=== Given records ===

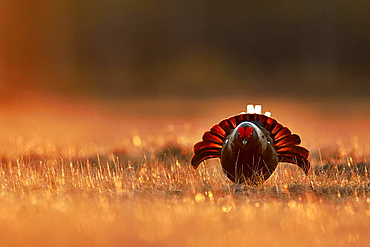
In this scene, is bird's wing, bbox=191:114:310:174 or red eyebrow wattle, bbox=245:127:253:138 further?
bird's wing, bbox=191:114:310:174

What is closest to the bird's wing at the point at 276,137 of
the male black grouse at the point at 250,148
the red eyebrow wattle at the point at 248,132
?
the male black grouse at the point at 250,148

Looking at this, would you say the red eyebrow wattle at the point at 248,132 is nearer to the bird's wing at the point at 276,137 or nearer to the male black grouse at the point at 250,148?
the male black grouse at the point at 250,148

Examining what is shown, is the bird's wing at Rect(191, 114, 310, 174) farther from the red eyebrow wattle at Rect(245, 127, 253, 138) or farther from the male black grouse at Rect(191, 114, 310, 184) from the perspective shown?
the red eyebrow wattle at Rect(245, 127, 253, 138)

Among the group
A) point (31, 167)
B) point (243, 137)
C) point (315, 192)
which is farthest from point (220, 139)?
point (31, 167)

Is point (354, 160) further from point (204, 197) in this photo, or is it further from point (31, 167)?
point (31, 167)

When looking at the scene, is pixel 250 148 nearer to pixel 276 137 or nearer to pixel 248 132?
pixel 248 132

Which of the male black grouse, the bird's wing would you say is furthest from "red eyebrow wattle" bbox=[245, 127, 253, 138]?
the bird's wing

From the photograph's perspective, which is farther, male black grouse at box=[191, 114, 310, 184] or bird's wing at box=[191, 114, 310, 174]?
bird's wing at box=[191, 114, 310, 174]

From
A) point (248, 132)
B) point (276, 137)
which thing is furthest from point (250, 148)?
point (276, 137)
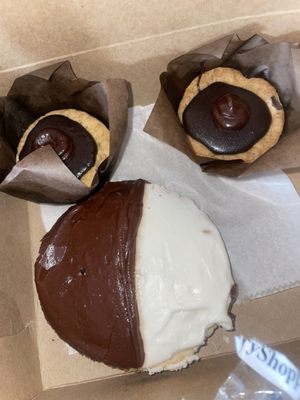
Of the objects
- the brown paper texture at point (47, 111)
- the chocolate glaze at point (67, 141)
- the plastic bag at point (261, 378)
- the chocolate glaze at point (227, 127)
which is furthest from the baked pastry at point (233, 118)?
the plastic bag at point (261, 378)

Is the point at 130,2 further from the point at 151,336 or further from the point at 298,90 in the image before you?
the point at 151,336

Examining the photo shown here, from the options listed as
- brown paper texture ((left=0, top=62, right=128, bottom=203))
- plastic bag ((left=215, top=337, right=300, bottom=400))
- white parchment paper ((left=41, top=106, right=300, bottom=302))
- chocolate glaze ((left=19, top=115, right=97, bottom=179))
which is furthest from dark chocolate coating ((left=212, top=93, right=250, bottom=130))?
plastic bag ((left=215, top=337, right=300, bottom=400))

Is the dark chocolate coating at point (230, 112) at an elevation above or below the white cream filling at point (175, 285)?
above

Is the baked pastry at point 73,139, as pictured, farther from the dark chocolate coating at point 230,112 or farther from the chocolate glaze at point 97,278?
the dark chocolate coating at point 230,112

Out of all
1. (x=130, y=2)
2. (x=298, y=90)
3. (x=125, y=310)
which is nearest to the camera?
(x=125, y=310)

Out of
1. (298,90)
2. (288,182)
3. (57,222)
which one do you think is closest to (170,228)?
(57,222)

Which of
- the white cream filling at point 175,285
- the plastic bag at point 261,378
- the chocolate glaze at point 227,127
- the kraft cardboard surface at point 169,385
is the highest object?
the chocolate glaze at point 227,127

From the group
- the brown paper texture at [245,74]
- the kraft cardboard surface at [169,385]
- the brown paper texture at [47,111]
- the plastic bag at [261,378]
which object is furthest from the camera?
the brown paper texture at [245,74]

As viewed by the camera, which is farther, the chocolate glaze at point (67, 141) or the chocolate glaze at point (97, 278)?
the chocolate glaze at point (67, 141)
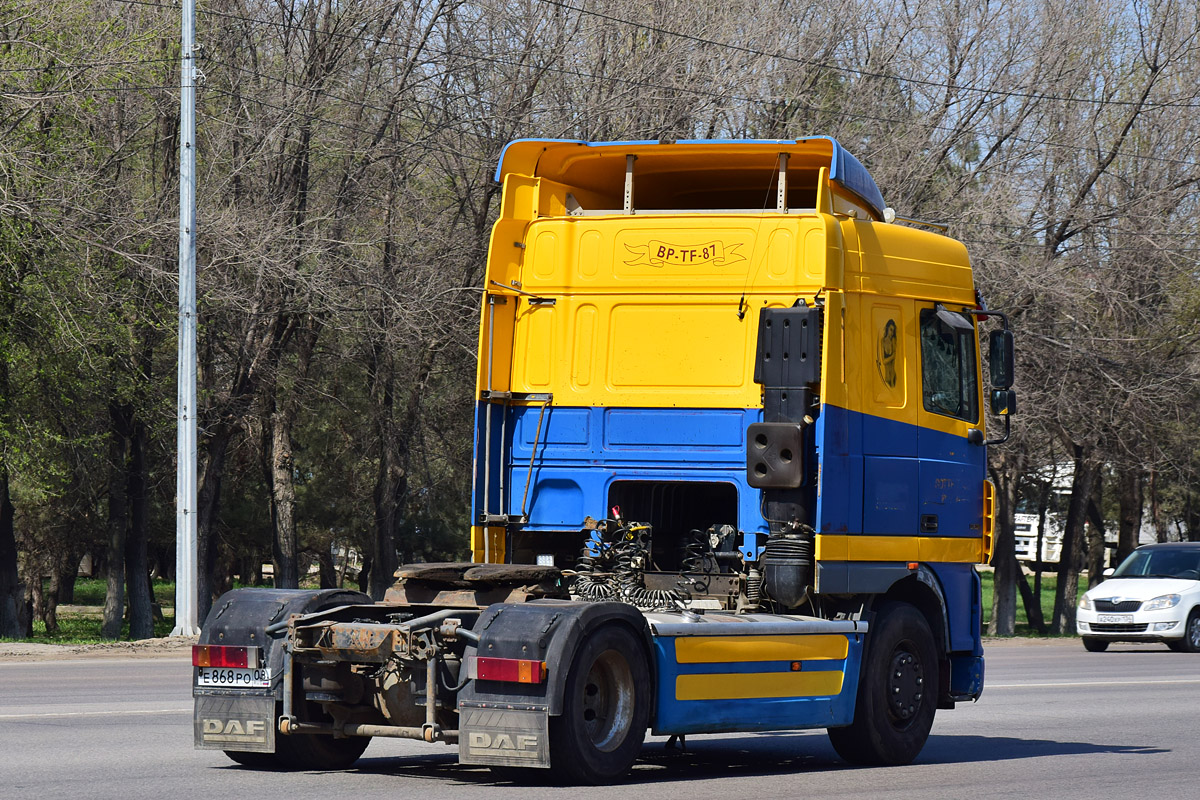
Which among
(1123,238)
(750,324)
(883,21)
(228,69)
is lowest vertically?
(750,324)

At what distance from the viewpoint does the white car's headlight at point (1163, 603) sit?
26.0 metres

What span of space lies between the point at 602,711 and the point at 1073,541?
104 ft

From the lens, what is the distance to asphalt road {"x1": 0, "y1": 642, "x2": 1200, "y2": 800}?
862 centimetres

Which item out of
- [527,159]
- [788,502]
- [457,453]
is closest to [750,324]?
[788,502]

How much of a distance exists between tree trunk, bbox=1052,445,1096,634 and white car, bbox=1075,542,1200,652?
771cm

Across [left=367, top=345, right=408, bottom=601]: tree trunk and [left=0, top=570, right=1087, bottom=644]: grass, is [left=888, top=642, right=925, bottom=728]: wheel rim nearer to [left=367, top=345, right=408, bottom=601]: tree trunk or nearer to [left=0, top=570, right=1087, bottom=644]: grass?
[left=367, top=345, right=408, bottom=601]: tree trunk

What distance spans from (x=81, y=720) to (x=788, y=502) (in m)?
5.74

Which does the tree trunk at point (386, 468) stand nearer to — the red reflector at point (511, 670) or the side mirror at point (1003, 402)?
the side mirror at point (1003, 402)

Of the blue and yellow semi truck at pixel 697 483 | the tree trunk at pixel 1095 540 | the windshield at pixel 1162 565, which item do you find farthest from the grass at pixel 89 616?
the tree trunk at pixel 1095 540

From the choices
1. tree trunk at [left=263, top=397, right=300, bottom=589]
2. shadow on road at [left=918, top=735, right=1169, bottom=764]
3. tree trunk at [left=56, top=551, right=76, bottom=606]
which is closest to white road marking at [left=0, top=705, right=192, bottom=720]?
shadow on road at [left=918, top=735, right=1169, bottom=764]

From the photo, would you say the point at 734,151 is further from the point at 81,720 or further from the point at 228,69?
the point at 228,69

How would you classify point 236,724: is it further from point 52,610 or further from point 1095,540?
point 1095,540

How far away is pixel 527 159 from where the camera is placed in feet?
36.5

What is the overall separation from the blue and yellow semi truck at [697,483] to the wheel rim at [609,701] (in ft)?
0.05
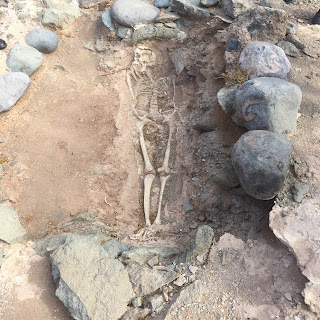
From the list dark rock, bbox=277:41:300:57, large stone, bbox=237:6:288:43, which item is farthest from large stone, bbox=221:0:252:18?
dark rock, bbox=277:41:300:57

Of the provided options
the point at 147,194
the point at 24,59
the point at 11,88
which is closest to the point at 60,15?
the point at 24,59

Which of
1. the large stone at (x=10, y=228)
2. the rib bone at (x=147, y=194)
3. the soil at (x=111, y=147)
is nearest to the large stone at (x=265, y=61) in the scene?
the soil at (x=111, y=147)

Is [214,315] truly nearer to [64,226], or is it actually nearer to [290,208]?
[290,208]

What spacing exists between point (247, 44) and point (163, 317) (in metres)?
3.95

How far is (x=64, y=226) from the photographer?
4.30 meters

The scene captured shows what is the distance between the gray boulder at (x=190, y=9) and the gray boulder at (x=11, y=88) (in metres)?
3.29

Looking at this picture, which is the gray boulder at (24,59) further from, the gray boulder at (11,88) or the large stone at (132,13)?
the large stone at (132,13)

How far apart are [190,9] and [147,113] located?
2.30 metres

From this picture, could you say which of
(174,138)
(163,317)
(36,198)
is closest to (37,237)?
(36,198)

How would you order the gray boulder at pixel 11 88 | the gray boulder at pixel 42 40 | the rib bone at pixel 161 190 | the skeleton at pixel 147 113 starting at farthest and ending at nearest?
the gray boulder at pixel 42 40 → the gray boulder at pixel 11 88 → the skeleton at pixel 147 113 → the rib bone at pixel 161 190

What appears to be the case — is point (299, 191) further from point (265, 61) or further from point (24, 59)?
point (24, 59)

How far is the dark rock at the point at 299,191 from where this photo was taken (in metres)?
3.43

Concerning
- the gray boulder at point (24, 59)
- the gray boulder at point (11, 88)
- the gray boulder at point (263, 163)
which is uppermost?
the gray boulder at point (263, 163)

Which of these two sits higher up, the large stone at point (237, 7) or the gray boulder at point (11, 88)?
the large stone at point (237, 7)
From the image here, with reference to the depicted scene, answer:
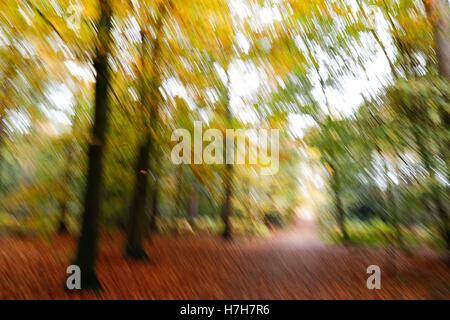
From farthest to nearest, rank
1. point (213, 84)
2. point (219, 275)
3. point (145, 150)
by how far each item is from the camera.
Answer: point (145, 150), point (219, 275), point (213, 84)

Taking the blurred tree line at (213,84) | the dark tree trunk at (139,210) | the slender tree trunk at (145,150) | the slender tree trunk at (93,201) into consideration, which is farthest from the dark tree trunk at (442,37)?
the dark tree trunk at (139,210)

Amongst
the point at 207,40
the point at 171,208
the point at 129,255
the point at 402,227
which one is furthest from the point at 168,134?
the point at 171,208

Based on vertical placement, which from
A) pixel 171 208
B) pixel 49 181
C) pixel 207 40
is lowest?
pixel 49 181

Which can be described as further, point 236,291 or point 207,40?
point 236,291

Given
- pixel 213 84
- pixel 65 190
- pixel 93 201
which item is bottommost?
pixel 93 201

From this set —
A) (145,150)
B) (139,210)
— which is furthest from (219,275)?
(145,150)

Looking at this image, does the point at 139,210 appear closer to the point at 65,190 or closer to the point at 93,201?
the point at 65,190

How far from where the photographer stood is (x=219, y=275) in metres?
8.89

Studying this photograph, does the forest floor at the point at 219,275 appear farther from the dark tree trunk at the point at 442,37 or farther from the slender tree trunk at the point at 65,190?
the dark tree trunk at the point at 442,37

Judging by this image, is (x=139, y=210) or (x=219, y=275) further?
(x=139, y=210)

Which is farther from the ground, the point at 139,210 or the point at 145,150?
the point at 145,150

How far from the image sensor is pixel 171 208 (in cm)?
2172
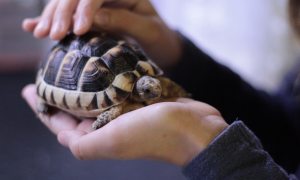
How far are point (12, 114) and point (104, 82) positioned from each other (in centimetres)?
16

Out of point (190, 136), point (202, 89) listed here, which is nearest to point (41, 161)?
point (190, 136)

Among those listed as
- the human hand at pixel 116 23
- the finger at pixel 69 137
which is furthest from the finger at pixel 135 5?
the finger at pixel 69 137

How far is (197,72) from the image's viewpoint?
0.69 meters

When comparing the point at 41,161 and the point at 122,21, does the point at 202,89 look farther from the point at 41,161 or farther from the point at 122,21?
the point at 41,161

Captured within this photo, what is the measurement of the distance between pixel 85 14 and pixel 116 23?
55mm

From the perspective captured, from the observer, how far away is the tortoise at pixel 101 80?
1.67ft

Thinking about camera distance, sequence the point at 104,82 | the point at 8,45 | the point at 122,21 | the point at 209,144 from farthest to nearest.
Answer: the point at 8,45 → the point at 122,21 → the point at 104,82 → the point at 209,144

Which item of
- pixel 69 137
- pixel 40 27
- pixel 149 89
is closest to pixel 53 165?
pixel 69 137

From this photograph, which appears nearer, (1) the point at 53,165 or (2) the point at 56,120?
(1) the point at 53,165

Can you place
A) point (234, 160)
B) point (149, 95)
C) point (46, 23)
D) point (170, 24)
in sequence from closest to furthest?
point (234, 160) → point (149, 95) → point (46, 23) → point (170, 24)

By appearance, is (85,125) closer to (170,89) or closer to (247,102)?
(170,89)

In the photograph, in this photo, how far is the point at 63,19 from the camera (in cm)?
59

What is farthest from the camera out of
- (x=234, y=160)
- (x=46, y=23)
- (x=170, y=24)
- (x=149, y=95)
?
(x=170, y=24)

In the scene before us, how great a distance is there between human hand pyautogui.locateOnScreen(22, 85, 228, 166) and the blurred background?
3 cm
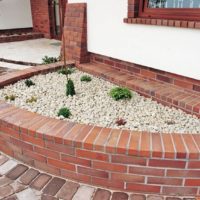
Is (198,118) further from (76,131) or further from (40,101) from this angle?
(40,101)

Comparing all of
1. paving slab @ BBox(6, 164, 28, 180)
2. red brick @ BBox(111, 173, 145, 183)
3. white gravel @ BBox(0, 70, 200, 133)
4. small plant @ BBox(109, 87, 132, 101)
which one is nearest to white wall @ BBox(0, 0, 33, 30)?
white gravel @ BBox(0, 70, 200, 133)

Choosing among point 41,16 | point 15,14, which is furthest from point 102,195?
point 15,14

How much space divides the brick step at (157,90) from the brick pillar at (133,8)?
755 millimetres

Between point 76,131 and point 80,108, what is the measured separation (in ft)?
1.96

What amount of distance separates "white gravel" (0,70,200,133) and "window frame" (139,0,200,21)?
917mm

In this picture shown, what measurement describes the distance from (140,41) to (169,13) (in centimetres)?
47

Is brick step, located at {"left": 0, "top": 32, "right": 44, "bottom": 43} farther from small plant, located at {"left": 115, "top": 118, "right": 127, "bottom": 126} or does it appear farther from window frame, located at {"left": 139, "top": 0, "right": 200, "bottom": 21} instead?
small plant, located at {"left": 115, "top": 118, "right": 127, "bottom": 126}

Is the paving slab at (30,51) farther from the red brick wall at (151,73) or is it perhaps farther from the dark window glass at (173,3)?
the dark window glass at (173,3)

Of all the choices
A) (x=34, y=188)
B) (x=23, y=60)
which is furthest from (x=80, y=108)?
(x=23, y=60)

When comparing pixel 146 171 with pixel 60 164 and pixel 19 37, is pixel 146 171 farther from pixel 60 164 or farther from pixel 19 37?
pixel 19 37

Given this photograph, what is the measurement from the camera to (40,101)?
268cm

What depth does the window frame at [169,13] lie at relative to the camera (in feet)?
8.05

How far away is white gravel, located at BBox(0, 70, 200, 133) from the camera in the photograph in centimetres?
216

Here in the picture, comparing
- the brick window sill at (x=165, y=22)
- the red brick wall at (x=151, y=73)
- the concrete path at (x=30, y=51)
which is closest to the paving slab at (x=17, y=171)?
the red brick wall at (x=151, y=73)
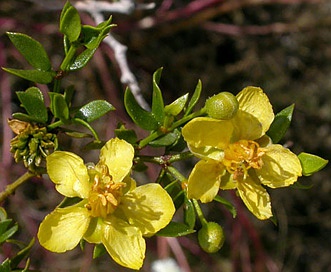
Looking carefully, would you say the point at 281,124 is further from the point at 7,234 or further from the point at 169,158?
the point at 7,234

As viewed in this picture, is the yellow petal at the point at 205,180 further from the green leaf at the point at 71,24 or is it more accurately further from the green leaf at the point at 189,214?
the green leaf at the point at 71,24

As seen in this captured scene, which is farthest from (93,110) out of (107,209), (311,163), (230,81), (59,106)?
(230,81)

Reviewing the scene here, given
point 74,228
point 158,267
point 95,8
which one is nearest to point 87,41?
point 74,228

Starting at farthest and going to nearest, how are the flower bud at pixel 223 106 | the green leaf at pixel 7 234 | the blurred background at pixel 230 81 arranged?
the blurred background at pixel 230 81, the green leaf at pixel 7 234, the flower bud at pixel 223 106

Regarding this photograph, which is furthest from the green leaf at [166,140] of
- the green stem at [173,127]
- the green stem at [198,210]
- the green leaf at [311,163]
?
the green leaf at [311,163]

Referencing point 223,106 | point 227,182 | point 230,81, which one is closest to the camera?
point 223,106

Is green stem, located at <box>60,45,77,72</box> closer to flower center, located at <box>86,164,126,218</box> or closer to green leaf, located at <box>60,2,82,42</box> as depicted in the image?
green leaf, located at <box>60,2,82,42</box>

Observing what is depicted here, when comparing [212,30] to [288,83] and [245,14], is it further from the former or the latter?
[288,83]
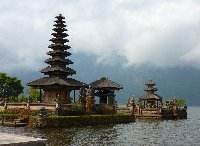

===

What you have to do ::
In the data above, how many lines contain the string "paving"? Matching is case-sensitive; reply with the number only.

Solution ::
3